Threats to sovereignty go further: the control of plant genetic information. In gene-rich India industrially exploitable plants are considered the new gold. But one United Nations estimate puts the annual loss to developing countries due to “bio- piracy” at $4,5-billion. Even then “piracy” is possibly less of a threat than the control of intellectual property rights under new international trade law. In the new order, companies such as Cargill, Monsanto, ICI and Shell can take indigenous seed types, adapt them to fit proprietary herbs and pesticides, and sell them back to small farmers at a profit, dictating what gets grown, where and when.
“The state is under siege,” writes Vandana Shiva, Indian scientist and environmentalist. “The proposal is to replace the small peasant and farmer-based agricultural economy of India with agribusiness-controlled industrial agriculture.”
She explains that Pepsi wants to grow tomatoes and potatoes for its fast food chains KFC and Pizza Hut, Cargill wants sorghum and maize for animal feed, and Monsanto wants to promote herbicide- resistant rapeseed in order to sell its customised weedkiller. The problem is such crops neither fit the Indian diet nor the plans of local farmers.
This is not a petty squabble about resistance to some notion of the “modern world”. Fearful of losing the rights to plant their own seeds, 50000 farmers in Karnataka staged a rally against legislation on plant genetic resources in 1992. The following year farmers from across the country marched on Delhi. In July an office of seed giant Cargill was burnt down. “The installation of a patents regime in genes, plants and farm inputs, when none exists, is to gain control of a nation covertly,” said the president of the Kanataka Farmers’ Association.
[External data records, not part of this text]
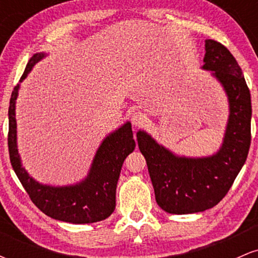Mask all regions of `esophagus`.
Listing matches in <instances>:
<instances>
[{"mask_svg":"<svg viewBox=\"0 0 258 258\" xmlns=\"http://www.w3.org/2000/svg\"><path fill=\"white\" fill-rule=\"evenodd\" d=\"M131 122L133 126H142L147 122L146 114L142 111H135L131 116Z\"/></svg>","mask_w":258,"mask_h":258,"instance_id":"obj_1","label":"esophagus"}]
</instances>
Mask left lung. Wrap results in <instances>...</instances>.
<instances>
[{"label":"left lung","instance_id":"1","mask_svg":"<svg viewBox=\"0 0 258 258\" xmlns=\"http://www.w3.org/2000/svg\"><path fill=\"white\" fill-rule=\"evenodd\" d=\"M201 69L217 80L228 98L229 115L220 149L209 156H184L137 132L155 199L172 215L203 212L226 197L246 161L251 142V96L238 61L223 44L205 40Z\"/></svg>","mask_w":258,"mask_h":258}]
</instances>
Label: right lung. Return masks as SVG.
<instances>
[{
	"mask_svg": "<svg viewBox=\"0 0 258 258\" xmlns=\"http://www.w3.org/2000/svg\"><path fill=\"white\" fill-rule=\"evenodd\" d=\"M47 55L44 52L35 53L19 82L24 81L32 68ZM19 88L18 84L12 92L8 109V149L12 167L32 203L51 218L74 224L94 223L108 218L115 210L121 167L136 147L131 122L127 121L103 139L84 179L69 185L42 184L23 167L18 152L16 103Z\"/></svg>",
	"mask_w": 258,
	"mask_h": 258,
	"instance_id": "right-lung-1",
	"label": "right lung"
}]
</instances>
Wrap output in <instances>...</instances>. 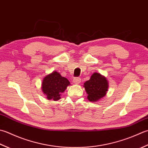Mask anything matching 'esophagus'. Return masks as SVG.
I'll use <instances>...</instances> for the list:
<instances>
[{
	"label": "esophagus",
	"mask_w": 148,
	"mask_h": 148,
	"mask_svg": "<svg viewBox=\"0 0 148 148\" xmlns=\"http://www.w3.org/2000/svg\"><path fill=\"white\" fill-rule=\"evenodd\" d=\"M73 82H74L75 84H80V82H81L80 78V77H75V78H73Z\"/></svg>",
	"instance_id": "34e87169"
}]
</instances>
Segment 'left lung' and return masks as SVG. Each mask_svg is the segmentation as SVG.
<instances>
[{
	"instance_id": "obj_1",
	"label": "left lung",
	"mask_w": 148,
	"mask_h": 148,
	"mask_svg": "<svg viewBox=\"0 0 148 148\" xmlns=\"http://www.w3.org/2000/svg\"><path fill=\"white\" fill-rule=\"evenodd\" d=\"M83 87L87 94V99L91 102H97L107 95L108 82L105 76L95 72L84 84Z\"/></svg>"
}]
</instances>
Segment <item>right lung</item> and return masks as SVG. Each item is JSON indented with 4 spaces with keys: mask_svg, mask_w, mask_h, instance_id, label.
Segmentation results:
<instances>
[{
    "mask_svg": "<svg viewBox=\"0 0 148 148\" xmlns=\"http://www.w3.org/2000/svg\"><path fill=\"white\" fill-rule=\"evenodd\" d=\"M70 85L67 78L62 77L59 72L53 71L43 78L41 89L47 99L57 101L61 99L62 93Z\"/></svg>",
    "mask_w": 148,
    "mask_h": 148,
    "instance_id": "add662e5",
    "label": "right lung"
}]
</instances>
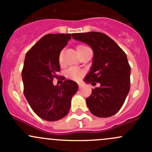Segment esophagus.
<instances>
[{"label": "esophagus", "mask_w": 152, "mask_h": 152, "mask_svg": "<svg viewBox=\"0 0 152 152\" xmlns=\"http://www.w3.org/2000/svg\"><path fill=\"white\" fill-rule=\"evenodd\" d=\"M78 85H79V88H82V87H83V85H82V83H78Z\"/></svg>", "instance_id": "obj_1"}]
</instances>
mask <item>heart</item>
<instances>
[{
    "label": "heart",
    "instance_id": "heart-1",
    "mask_svg": "<svg viewBox=\"0 0 152 152\" xmlns=\"http://www.w3.org/2000/svg\"><path fill=\"white\" fill-rule=\"evenodd\" d=\"M87 47L85 46V45H78L76 46V51H77L78 53H80L82 50H83L84 49L87 48ZM59 63H62V60H63V58H62V52H61L59 55ZM82 72L81 70H77L76 68H70L67 70V76L70 79H73V80H79V79L82 78Z\"/></svg>",
    "mask_w": 152,
    "mask_h": 152
}]
</instances>
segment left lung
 <instances>
[{
    "label": "left lung",
    "mask_w": 152,
    "mask_h": 152,
    "mask_svg": "<svg viewBox=\"0 0 152 152\" xmlns=\"http://www.w3.org/2000/svg\"><path fill=\"white\" fill-rule=\"evenodd\" d=\"M72 37L83 42L93 50L90 72L86 83H100L92 89L86 99L90 113L99 118L113 116L120 110L130 90V72L126 54L113 39L101 32L73 34Z\"/></svg>",
    "instance_id": "1"
}]
</instances>
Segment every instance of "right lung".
I'll return each instance as SVG.
<instances>
[{"label":"right lung","mask_w":152,"mask_h":152,"mask_svg":"<svg viewBox=\"0 0 152 152\" xmlns=\"http://www.w3.org/2000/svg\"><path fill=\"white\" fill-rule=\"evenodd\" d=\"M71 38L70 34H48L26 54L22 79L24 96L33 111L42 119L56 121L66 116L79 86L72 80L54 85L60 70L59 55Z\"/></svg>","instance_id":"1"}]
</instances>
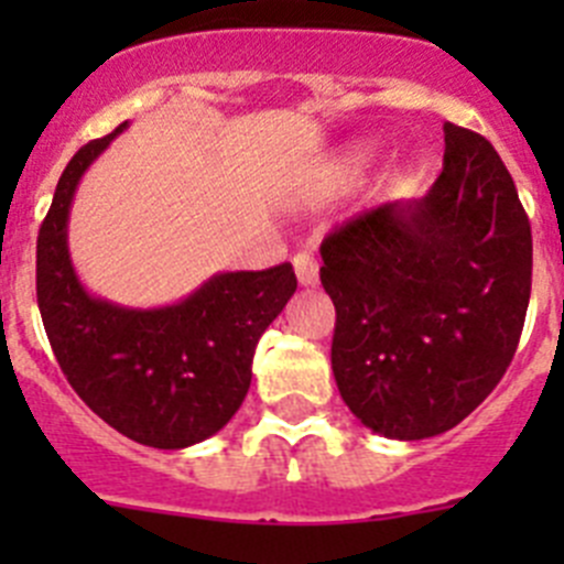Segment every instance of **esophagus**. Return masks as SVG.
Returning a JSON list of instances; mask_svg holds the SVG:
<instances>
[{"mask_svg":"<svg viewBox=\"0 0 564 564\" xmlns=\"http://www.w3.org/2000/svg\"><path fill=\"white\" fill-rule=\"evenodd\" d=\"M293 268H296V279L302 288H313L318 282V262L313 259V253H293Z\"/></svg>","mask_w":564,"mask_h":564,"instance_id":"obj_1","label":"esophagus"}]
</instances>
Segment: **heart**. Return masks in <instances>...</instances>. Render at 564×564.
<instances>
[{
	"label": "heart",
	"mask_w": 564,
	"mask_h": 564,
	"mask_svg": "<svg viewBox=\"0 0 564 564\" xmlns=\"http://www.w3.org/2000/svg\"><path fill=\"white\" fill-rule=\"evenodd\" d=\"M358 166H361V158H350V161L344 163V174H352V172H358Z\"/></svg>",
	"instance_id": "1"
}]
</instances>
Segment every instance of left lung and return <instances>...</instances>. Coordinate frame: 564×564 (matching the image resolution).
<instances>
[{
    "label": "left lung",
    "instance_id": "1",
    "mask_svg": "<svg viewBox=\"0 0 564 564\" xmlns=\"http://www.w3.org/2000/svg\"><path fill=\"white\" fill-rule=\"evenodd\" d=\"M443 134L426 197L383 203L322 242L338 392L392 441L441 435L486 401L531 299V223L506 163L471 129Z\"/></svg>",
    "mask_w": 564,
    "mask_h": 564
}]
</instances>
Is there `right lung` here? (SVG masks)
I'll return each mask as SVG.
<instances>
[{
  "instance_id": "1",
  "label": "right lung",
  "mask_w": 564,
  "mask_h": 564,
  "mask_svg": "<svg viewBox=\"0 0 564 564\" xmlns=\"http://www.w3.org/2000/svg\"><path fill=\"white\" fill-rule=\"evenodd\" d=\"M89 141L58 177L39 228L36 296L56 361L89 410L129 441L186 449L217 435L246 401L259 336L296 291L291 262L214 273L166 307H123L82 285L67 248L78 181L121 134Z\"/></svg>"
}]
</instances>
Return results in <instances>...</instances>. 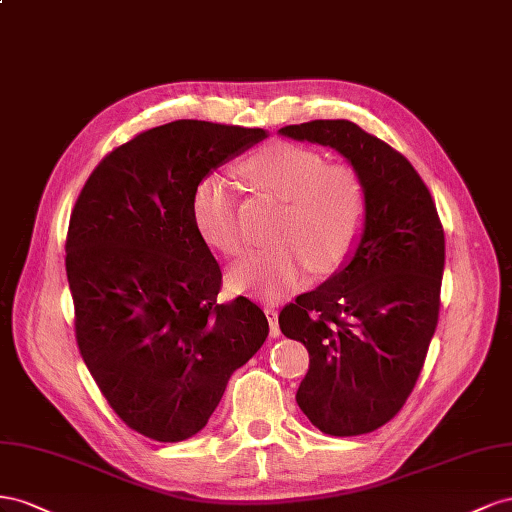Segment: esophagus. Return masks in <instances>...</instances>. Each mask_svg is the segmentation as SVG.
I'll return each mask as SVG.
<instances>
[{
	"label": "esophagus",
	"mask_w": 512,
	"mask_h": 512,
	"mask_svg": "<svg viewBox=\"0 0 512 512\" xmlns=\"http://www.w3.org/2000/svg\"><path fill=\"white\" fill-rule=\"evenodd\" d=\"M266 317L270 321V334L272 337H279L281 328H279V311L274 309V306H266Z\"/></svg>",
	"instance_id": "34e87169"
}]
</instances>
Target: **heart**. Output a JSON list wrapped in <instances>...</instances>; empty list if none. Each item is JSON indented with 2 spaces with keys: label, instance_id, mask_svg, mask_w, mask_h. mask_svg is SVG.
Here are the masks:
<instances>
[{
  "label": "heart",
  "instance_id": "1",
  "mask_svg": "<svg viewBox=\"0 0 512 512\" xmlns=\"http://www.w3.org/2000/svg\"><path fill=\"white\" fill-rule=\"evenodd\" d=\"M244 180L257 191L283 199L274 240L248 253L229 272L231 285L259 298L276 300L298 289L311 268H339L354 251L367 214V188L360 173L343 163H326L324 154L296 143H272L246 158ZM195 223L218 251L238 255L244 229L238 195L221 171H210L193 191Z\"/></svg>",
  "mask_w": 512,
  "mask_h": 512
}]
</instances>
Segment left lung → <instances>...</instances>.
Instances as JSON below:
<instances>
[{
	"label": "left lung",
	"instance_id": "1",
	"mask_svg": "<svg viewBox=\"0 0 512 512\" xmlns=\"http://www.w3.org/2000/svg\"><path fill=\"white\" fill-rule=\"evenodd\" d=\"M279 133L337 150L367 188L354 253L328 281L279 315L309 349L296 401L313 425L349 437L397 416L416 386L440 313L444 229L429 188L403 154L349 120H313Z\"/></svg>",
	"mask_w": 512,
	"mask_h": 512
}]
</instances>
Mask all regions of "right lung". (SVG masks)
<instances>
[{
    "label": "right lung",
    "mask_w": 512,
    "mask_h": 512,
    "mask_svg": "<svg viewBox=\"0 0 512 512\" xmlns=\"http://www.w3.org/2000/svg\"><path fill=\"white\" fill-rule=\"evenodd\" d=\"M264 128L175 120L100 160L70 216L66 274L79 352L130 429L182 442L268 337L248 298L218 304L221 268L193 216L203 175Z\"/></svg>",
    "instance_id": "add662e5"
}]
</instances>
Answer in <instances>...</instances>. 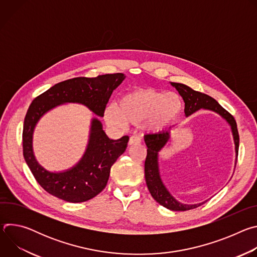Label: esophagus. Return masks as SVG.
<instances>
[{
  "mask_svg": "<svg viewBox=\"0 0 257 257\" xmlns=\"http://www.w3.org/2000/svg\"><path fill=\"white\" fill-rule=\"evenodd\" d=\"M140 142H141V138L137 135H133V136L130 137L128 144L129 145H135V144H140Z\"/></svg>",
  "mask_w": 257,
  "mask_h": 257,
  "instance_id": "1",
  "label": "esophagus"
}]
</instances>
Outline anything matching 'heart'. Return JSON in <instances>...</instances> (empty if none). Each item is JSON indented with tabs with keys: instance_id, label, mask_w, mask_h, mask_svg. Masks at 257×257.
Instances as JSON below:
<instances>
[{
	"instance_id": "heart-1",
	"label": "heart",
	"mask_w": 257,
	"mask_h": 257,
	"mask_svg": "<svg viewBox=\"0 0 257 257\" xmlns=\"http://www.w3.org/2000/svg\"><path fill=\"white\" fill-rule=\"evenodd\" d=\"M183 108L181 97L174 92H161L152 88L139 89L124 94L117 105L104 109L105 122L122 128L126 123L143 126L151 132H161L171 125Z\"/></svg>"
}]
</instances>
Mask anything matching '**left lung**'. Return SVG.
<instances>
[{
  "label": "left lung",
  "instance_id": "obj_1",
  "mask_svg": "<svg viewBox=\"0 0 257 257\" xmlns=\"http://www.w3.org/2000/svg\"><path fill=\"white\" fill-rule=\"evenodd\" d=\"M171 85L175 87L179 94L182 96L183 100L185 102V116L189 117L193 113L197 112L200 108L208 109L216 114H218L223 119L227 121L230 125L233 139L235 143V153H236V160H235V167L238 158V150H239V133L237 129V124L234 117L227 112L226 109L219 104L214 98L211 96L204 94L202 92L193 90L191 87L182 84L171 82ZM170 127L169 130L159 132L156 134H148L144 136V141L146 146H148V156H146L145 164H144V172H145V181L148 188L154 197V199L159 202L164 207L174 210V211H184L196 208L203 204L205 201L196 204H185L178 201L167 189L160 174L159 168V154L165 148L166 144L169 142L171 138V132L174 128Z\"/></svg>",
  "mask_w": 257,
  "mask_h": 257
}]
</instances>
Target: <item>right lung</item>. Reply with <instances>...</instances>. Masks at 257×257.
<instances>
[{"label": "right lung", "mask_w": 257, "mask_h": 257, "mask_svg": "<svg viewBox=\"0 0 257 257\" xmlns=\"http://www.w3.org/2000/svg\"><path fill=\"white\" fill-rule=\"evenodd\" d=\"M125 78L123 73L73 78L55 84L33 99L24 119L23 156L35 180L48 193L73 203L96 196L106 185L111 167L126 151L129 137L109 139L101 122L92 118L88 143L79 162L68 170L51 172L36 161L33 154L32 138L36 124L51 109L64 103L83 104L96 116L103 117L109 97Z\"/></svg>", "instance_id": "1"}]
</instances>
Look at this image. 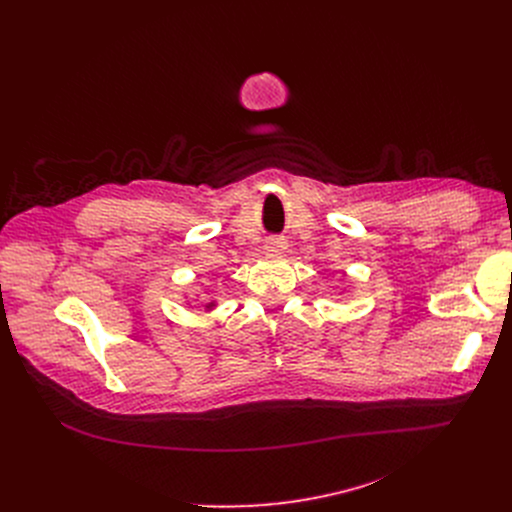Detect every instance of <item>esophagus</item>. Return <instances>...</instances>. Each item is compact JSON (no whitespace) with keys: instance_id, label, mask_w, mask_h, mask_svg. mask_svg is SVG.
Wrapping results in <instances>:
<instances>
[{"instance_id":"34e87169","label":"esophagus","mask_w":512,"mask_h":512,"mask_svg":"<svg viewBox=\"0 0 512 512\" xmlns=\"http://www.w3.org/2000/svg\"><path fill=\"white\" fill-rule=\"evenodd\" d=\"M283 249H285V243L281 239H269L265 243V251L271 255H279V253H283Z\"/></svg>"}]
</instances>
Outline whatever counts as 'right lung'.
I'll return each mask as SVG.
<instances>
[{
	"label": "right lung",
	"mask_w": 512,
	"mask_h": 512,
	"mask_svg": "<svg viewBox=\"0 0 512 512\" xmlns=\"http://www.w3.org/2000/svg\"><path fill=\"white\" fill-rule=\"evenodd\" d=\"M196 298H200V296H196ZM202 308H204V312H210V310H214L216 308V300H202Z\"/></svg>",
	"instance_id": "right-lung-1"
}]
</instances>
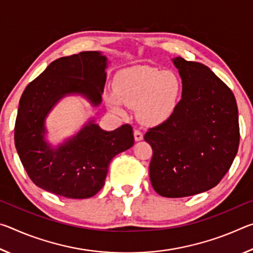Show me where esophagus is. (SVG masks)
<instances>
[{
  "label": "esophagus",
  "mask_w": 253,
  "mask_h": 253,
  "mask_svg": "<svg viewBox=\"0 0 253 253\" xmlns=\"http://www.w3.org/2000/svg\"><path fill=\"white\" fill-rule=\"evenodd\" d=\"M134 138H135L136 142H140V140H143L144 136L139 130H134Z\"/></svg>",
  "instance_id": "34e87169"
}]
</instances>
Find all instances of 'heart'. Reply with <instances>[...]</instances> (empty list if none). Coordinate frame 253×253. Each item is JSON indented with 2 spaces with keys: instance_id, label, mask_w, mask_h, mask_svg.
Here are the masks:
<instances>
[{
  "instance_id": "b5f03b06",
  "label": "heart",
  "mask_w": 253,
  "mask_h": 253,
  "mask_svg": "<svg viewBox=\"0 0 253 253\" xmlns=\"http://www.w3.org/2000/svg\"><path fill=\"white\" fill-rule=\"evenodd\" d=\"M115 93H107L109 109L124 116V105L134 107L136 118L145 125H158L173 116L182 95V80L172 70L135 66L118 72Z\"/></svg>"
}]
</instances>
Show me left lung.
Wrapping results in <instances>:
<instances>
[{
	"mask_svg": "<svg viewBox=\"0 0 253 253\" xmlns=\"http://www.w3.org/2000/svg\"><path fill=\"white\" fill-rule=\"evenodd\" d=\"M182 79V98L172 117L151 128L149 178L158 194L184 198L214 187L238 153L240 132L233 92L209 67L172 59Z\"/></svg>",
	"mask_w": 253,
	"mask_h": 253,
	"instance_id": "8db88e82",
	"label": "left lung"
}]
</instances>
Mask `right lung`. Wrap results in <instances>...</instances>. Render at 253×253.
Segmentation results:
<instances>
[{
  "instance_id": "right-lung-1",
  "label": "right lung",
  "mask_w": 253,
  "mask_h": 253,
  "mask_svg": "<svg viewBox=\"0 0 253 253\" xmlns=\"http://www.w3.org/2000/svg\"><path fill=\"white\" fill-rule=\"evenodd\" d=\"M109 63L101 51L60 58L23 91L15 147L30 178L42 190L68 199L91 198L104 186L110 161L134 145L131 126L107 131L95 117L62 142L54 145L48 138L46 118L63 98L80 96L91 107L101 105Z\"/></svg>"
}]
</instances>
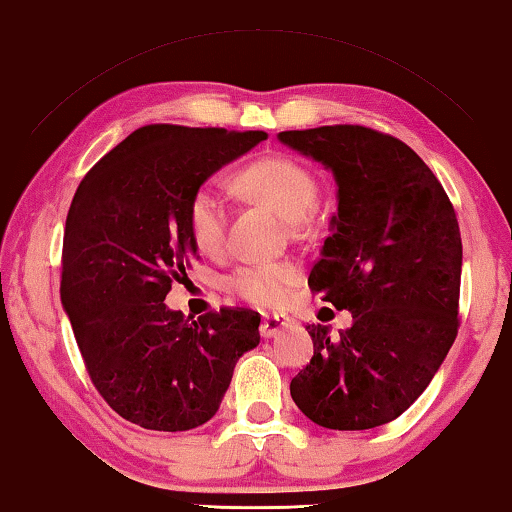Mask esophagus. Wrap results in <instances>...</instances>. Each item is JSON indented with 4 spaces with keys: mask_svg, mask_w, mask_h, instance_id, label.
<instances>
[{
    "mask_svg": "<svg viewBox=\"0 0 512 512\" xmlns=\"http://www.w3.org/2000/svg\"><path fill=\"white\" fill-rule=\"evenodd\" d=\"M290 324V320L286 315H265L261 322V335L263 338H276L286 326Z\"/></svg>",
    "mask_w": 512,
    "mask_h": 512,
    "instance_id": "1",
    "label": "esophagus"
}]
</instances>
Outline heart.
Instances as JSON below:
<instances>
[{"instance_id": "heart-1", "label": "heart", "mask_w": 512, "mask_h": 512, "mask_svg": "<svg viewBox=\"0 0 512 512\" xmlns=\"http://www.w3.org/2000/svg\"><path fill=\"white\" fill-rule=\"evenodd\" d=\"M236 186L270 204L283 220L299 222L311 211L317 199V183L313 174L299 163L283 156L263 158L247 165L236 177ZM190 238L199 251L215 254L224 242L226 206L220 192L201 186L192 192L188 204ZM295 283V270L281 263L245 265L233 272L226 286L240 299L256 306H279L288 288Z\"/></svg>"}]
</instances>
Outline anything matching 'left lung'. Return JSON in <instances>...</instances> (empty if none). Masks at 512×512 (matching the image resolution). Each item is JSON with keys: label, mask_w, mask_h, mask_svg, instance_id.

Symbolically, farmers chose independence day in 1993 to declare their knowledge and biodiversity protected. Any company using local resources without community permission, they said, would be carrying out intellectual piracy. Patents already filed against Neem tree products justified their fears. However, without trade sanctions to back them up, these brave words have little effect.
The WTO now makes it more difficult for sovereign states to ensure the activities of foreign investors are in their best domestic interests. But the corporate lobby is not satisfied. A new charter to protect multinationals’ investments around the globe is being proposed by the OECD. Third World lobby groups such as Christian Aid have petitioned United Kingdom MPs, arguing that under the proposed Multilateral Agreement on Investment (MAI), multinationals would be free to drain local resources and put nothing back into the host country. They are calling for a moratorium on the agreement pending more open debate.
New international trade regulation eroded India’s independence arch. Giving free rein to profit-hungry corporates could pull out the keystone. The MAI is either the last gasp of a crumbling neo-liberal Washington consensus or the herald of a new dark age of unaccountable corporate governance.